My physics teacher gave us this equation $v= -3 +3t$ She asked us if the body was accelerating or slowing down, and I immediately said that it was accelerating (because the $a=3>0$). Then she said that I was wrong because the direction of the acceleration vector was the opposite of the direction of initial speed($v_0=-3$). I do not understand why it slows down, because with the passage of time the body moves faster. Can someone give me an explanation? 
 A: I understand what your teacher is saying, but I think she's wrong. In my physics classes we were told never to use the word "de"celeration, only acceleration. Why? For elegance reasons mostly. 


*

*Acceleration is a vector quantity, therefore its magnitude is always positive or zero with a direction. 

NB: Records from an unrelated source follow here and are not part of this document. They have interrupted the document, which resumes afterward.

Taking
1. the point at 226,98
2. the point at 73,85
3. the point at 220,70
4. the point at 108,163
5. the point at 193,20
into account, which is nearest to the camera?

*The sign (or direction) of the acceleration depends on your reference frame. All inertial reference frames are equal and ultimately arbitrary; therefore to say a certain acceleration is DE-cceleration implies the reference frame you're working with is better, or somehow different, than the one where it would have been a mere ACCeleration. This is not elegant and we strive to have definitions that have elegant results. 
For the last point imagine that what you are observing a tennis ball during a match. Then there is another observer observing from the other side of the court (i.e. bleachers on either side of the moving particle). In their reference frame the equation of motion would be: $v(t)=3-3t$. Can the particle really be decelerating, and accelerating? What's so special about her reference frame?  
If anything DEceleration is layman's term to mean an acceleration that brings you to rest wrt to the ground. Which is not the case here after t=1
A: The initial velocity and acceleration here are in opposite directions. The magnitude of velocity (represented by $S=|\vec v|$) decreases upto a certain instant. (i.e. where $\vec v=0$).
Edit: Also, consider these graphs. ($t^.$ being the time where $v=0$) Note how the velocity increases but the magnitude of it (in the $S$, $t$ graph) decreases till $t^.$.

A: 
She asked us if the body was accelerating or slowing down

Acceleration is defined as the time rate of change of velocity and, in this example, the acceleration is constant and positive.
So, the full answer is:  the velocity of the body is always increasing while the speed is decreasing for $t<1$ and increasing for $t>1$.
In this plot, the velocity $v$ is blue and the speed $|v|$ is red
$$v = -3 + 3t$$
$$|v| = |-3 + 3t| $$

A: The sense of acceleration has nothing to do with the sense of velocity. Bodies always have negative acceleration due to gravity regardless if they are going up or down. What is important is the convention as to which direction a positive displacement occurs.
In your case all you know that the acceleration vector is in the same direction as a positive displacement ($a=+3$) and your answer is correct.